**What is being asked:** Give only the lines from the one containing "Given what the" through the end of the material below, exactly as written.

**Provided records:**

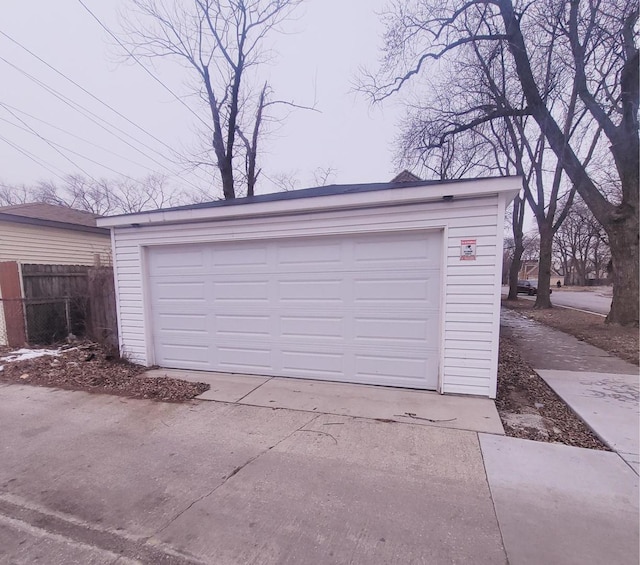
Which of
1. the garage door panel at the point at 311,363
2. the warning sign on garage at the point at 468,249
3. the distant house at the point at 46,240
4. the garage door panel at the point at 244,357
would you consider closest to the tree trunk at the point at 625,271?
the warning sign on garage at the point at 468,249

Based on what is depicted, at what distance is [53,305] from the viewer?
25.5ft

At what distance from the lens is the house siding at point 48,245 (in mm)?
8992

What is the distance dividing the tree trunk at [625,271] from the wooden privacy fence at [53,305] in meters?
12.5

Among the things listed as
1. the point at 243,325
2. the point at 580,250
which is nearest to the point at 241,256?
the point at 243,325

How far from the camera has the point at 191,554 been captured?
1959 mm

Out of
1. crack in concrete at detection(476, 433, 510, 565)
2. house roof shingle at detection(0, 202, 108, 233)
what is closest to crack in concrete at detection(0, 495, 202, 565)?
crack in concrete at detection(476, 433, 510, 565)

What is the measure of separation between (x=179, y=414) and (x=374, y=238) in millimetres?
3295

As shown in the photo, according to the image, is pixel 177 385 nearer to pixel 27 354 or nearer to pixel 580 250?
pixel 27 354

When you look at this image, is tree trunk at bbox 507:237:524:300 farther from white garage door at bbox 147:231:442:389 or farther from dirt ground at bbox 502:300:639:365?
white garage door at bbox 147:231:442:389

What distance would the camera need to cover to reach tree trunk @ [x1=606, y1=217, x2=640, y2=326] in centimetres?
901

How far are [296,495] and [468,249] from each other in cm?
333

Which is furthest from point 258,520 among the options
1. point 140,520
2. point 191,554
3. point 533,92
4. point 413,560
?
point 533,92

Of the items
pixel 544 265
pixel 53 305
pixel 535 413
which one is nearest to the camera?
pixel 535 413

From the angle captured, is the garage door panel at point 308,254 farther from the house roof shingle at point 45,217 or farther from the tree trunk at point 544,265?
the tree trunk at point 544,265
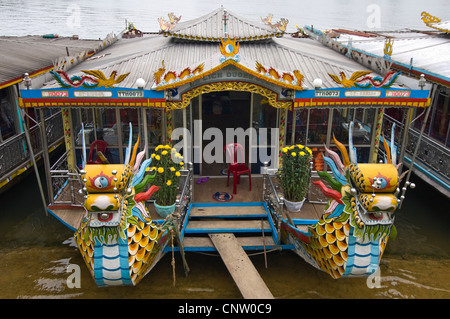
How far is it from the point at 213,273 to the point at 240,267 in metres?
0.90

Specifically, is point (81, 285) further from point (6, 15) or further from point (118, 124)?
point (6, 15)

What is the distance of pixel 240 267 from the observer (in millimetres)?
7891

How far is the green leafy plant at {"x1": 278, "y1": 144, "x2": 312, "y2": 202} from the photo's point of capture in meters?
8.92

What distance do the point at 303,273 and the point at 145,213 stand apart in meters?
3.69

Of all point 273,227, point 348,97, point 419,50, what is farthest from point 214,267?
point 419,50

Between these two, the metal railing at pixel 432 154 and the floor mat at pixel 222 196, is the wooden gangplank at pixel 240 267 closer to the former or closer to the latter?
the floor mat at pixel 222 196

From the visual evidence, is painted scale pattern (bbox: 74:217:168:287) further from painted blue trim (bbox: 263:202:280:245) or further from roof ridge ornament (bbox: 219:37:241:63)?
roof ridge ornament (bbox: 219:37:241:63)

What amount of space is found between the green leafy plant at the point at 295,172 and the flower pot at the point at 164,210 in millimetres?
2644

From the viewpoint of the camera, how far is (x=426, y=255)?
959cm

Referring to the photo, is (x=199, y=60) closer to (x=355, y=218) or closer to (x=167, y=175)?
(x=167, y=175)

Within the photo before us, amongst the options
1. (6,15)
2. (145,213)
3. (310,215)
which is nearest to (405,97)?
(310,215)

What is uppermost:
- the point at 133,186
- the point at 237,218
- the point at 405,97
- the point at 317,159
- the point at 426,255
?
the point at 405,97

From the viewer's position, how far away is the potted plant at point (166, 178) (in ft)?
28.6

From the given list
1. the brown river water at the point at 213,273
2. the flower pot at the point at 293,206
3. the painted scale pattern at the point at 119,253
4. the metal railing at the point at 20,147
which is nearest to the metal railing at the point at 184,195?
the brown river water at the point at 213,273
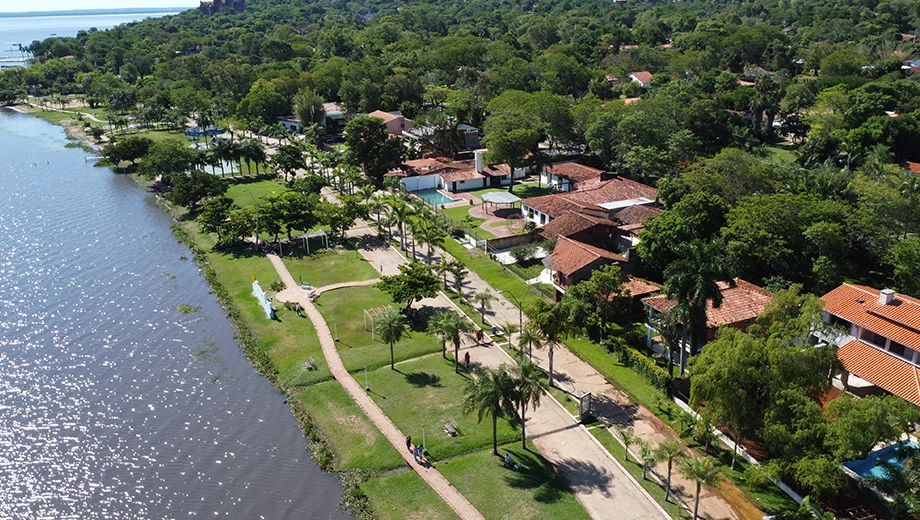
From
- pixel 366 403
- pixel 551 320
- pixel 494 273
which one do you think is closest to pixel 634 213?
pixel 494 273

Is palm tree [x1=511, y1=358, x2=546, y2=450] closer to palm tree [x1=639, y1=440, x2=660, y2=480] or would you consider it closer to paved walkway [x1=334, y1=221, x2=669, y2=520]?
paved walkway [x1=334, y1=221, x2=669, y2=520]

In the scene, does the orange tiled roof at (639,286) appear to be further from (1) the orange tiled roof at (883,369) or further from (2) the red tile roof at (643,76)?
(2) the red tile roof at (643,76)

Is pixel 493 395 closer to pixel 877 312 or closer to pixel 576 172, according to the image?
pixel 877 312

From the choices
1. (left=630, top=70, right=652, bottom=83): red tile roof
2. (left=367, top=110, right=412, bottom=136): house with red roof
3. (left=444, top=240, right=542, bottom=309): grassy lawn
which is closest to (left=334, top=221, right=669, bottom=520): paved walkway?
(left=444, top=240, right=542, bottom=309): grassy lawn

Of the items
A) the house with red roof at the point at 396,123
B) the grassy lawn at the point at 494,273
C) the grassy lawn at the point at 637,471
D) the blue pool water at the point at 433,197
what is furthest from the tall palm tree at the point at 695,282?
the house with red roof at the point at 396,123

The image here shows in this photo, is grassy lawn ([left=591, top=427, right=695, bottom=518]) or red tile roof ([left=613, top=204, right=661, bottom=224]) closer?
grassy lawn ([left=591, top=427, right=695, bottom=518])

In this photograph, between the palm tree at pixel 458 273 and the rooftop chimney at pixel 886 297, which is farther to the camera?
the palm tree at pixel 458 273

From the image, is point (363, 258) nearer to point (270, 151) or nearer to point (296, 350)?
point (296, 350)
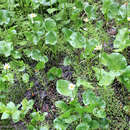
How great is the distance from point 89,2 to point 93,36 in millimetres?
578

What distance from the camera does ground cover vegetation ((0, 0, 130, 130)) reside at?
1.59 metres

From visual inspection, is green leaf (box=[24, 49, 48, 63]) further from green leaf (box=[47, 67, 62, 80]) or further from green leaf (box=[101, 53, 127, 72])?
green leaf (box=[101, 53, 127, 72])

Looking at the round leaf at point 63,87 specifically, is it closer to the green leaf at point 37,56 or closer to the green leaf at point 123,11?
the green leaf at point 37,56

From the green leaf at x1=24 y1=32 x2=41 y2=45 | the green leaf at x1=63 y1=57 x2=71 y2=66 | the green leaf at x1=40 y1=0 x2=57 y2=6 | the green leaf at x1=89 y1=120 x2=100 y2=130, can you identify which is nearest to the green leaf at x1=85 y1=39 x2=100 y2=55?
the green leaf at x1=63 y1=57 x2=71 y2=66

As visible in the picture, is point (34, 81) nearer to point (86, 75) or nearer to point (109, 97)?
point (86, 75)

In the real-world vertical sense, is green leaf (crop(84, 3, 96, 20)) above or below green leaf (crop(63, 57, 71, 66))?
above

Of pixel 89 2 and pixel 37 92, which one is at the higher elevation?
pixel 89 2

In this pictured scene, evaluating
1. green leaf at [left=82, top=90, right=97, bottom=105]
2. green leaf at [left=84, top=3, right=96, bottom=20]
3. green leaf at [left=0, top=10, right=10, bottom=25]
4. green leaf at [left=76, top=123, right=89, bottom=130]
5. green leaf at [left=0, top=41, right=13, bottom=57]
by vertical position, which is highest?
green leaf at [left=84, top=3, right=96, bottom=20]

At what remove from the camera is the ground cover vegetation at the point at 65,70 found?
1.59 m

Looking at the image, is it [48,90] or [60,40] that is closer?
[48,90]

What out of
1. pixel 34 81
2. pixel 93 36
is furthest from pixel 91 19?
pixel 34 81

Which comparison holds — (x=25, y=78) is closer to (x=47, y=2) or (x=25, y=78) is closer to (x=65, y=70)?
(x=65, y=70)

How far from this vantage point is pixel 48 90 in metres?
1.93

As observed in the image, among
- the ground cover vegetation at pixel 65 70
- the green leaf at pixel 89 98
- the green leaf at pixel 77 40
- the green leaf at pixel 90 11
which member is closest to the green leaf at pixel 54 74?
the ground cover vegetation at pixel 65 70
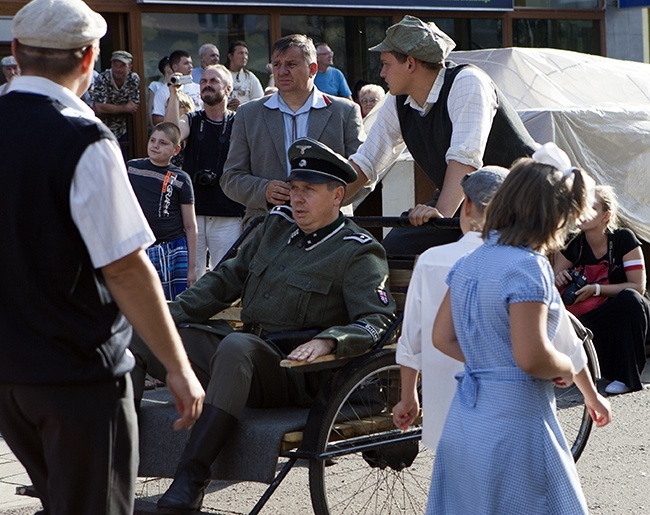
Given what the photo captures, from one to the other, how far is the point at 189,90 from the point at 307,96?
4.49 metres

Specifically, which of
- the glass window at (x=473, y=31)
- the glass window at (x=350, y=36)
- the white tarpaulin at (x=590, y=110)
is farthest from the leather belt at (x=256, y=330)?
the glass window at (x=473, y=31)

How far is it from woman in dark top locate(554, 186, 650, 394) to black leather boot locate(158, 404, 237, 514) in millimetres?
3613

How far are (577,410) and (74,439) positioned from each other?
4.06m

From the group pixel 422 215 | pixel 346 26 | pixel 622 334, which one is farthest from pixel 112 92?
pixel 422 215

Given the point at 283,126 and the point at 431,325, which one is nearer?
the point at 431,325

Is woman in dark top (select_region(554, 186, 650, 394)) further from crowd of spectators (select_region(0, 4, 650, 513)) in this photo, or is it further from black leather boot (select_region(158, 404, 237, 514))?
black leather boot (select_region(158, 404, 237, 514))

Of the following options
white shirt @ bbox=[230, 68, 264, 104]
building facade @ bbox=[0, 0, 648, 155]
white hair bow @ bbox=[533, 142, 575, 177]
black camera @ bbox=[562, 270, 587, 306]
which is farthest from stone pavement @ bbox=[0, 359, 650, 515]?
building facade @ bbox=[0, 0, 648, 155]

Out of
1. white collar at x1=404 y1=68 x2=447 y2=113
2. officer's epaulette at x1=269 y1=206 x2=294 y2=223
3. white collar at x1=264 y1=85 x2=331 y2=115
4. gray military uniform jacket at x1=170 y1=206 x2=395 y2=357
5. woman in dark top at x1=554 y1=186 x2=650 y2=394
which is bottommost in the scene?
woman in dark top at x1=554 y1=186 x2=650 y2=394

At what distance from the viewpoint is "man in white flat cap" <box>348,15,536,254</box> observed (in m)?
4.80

**Solution for this problem:**
Given what the photo captures, from one to the other, how far is the point at 189,90 from the point at 307,96?
4.49 metres

Specifically, which of
- the glass window at (x=473, y=31)
- the glass window at (x=350, y=36)
- the white tarpaulin at (x=590, y=110)
is farthest from the leather belt at (x=256, y=330)?
the glass window at (x=473, y=31)

How far is it from woman in dark top locate(554, 186, 650, 394) to black leather boot locate(158, 404, 237, 514) in millimetres?
3613

How far are (577,410) and (74,439) positioned from each other?
4.06m

From the group pixel 422 215 | pixel 346 26 | pixel 622 334, which one is farthest from pixel 112 92?
pixel 422 215

Given the point at 283,126 and the point at 431,325, which one is nearer?
the point at 431,325

Is woman in dark top (select_region(554, 186, 650, 394)) further from crowd of spectators (select_region(0, 4, 650, 513)) in this photo, or is it further from black leather boot (select_region(158, 404, 237, 514))?
black leather boot (select_region(158, 404, 237, 514))

Of the following options
white shirt @ bbox=[230, 68, 264, 104]
building facade @ bbox=[0, 0, 648, 155]
white hair bow @ bbox=[533, 142, 575, 177]
black camera @ bbox=[562, 270, 587, 306]
which is farthest from stone pavement @ bbox=[0, 359, 650, 515]?
building facade @ bbox=[0, 0, 648, 155]

Out of
1. white collar at x1=404 y1=68 x2=447 y2=113
2. officer's epaulette at x1=269 y1=206 x2=294 y2=223
3. white collar at x1=264 y1=85 x2=331 y2=115
4. gray military uniform jacket at x1=170 y1=206 x2=395 y2=357
5. woman in dark top at x1=554 y1=186 x2=650 y2=394
which is bottommost in the scene?
woman in dark top at x1=554 y1=186 x2=650 y2=394

At what distance from the viewpoint is "man in white flat cap" <box>348,15,536,254</box> observed (in m)?
4.80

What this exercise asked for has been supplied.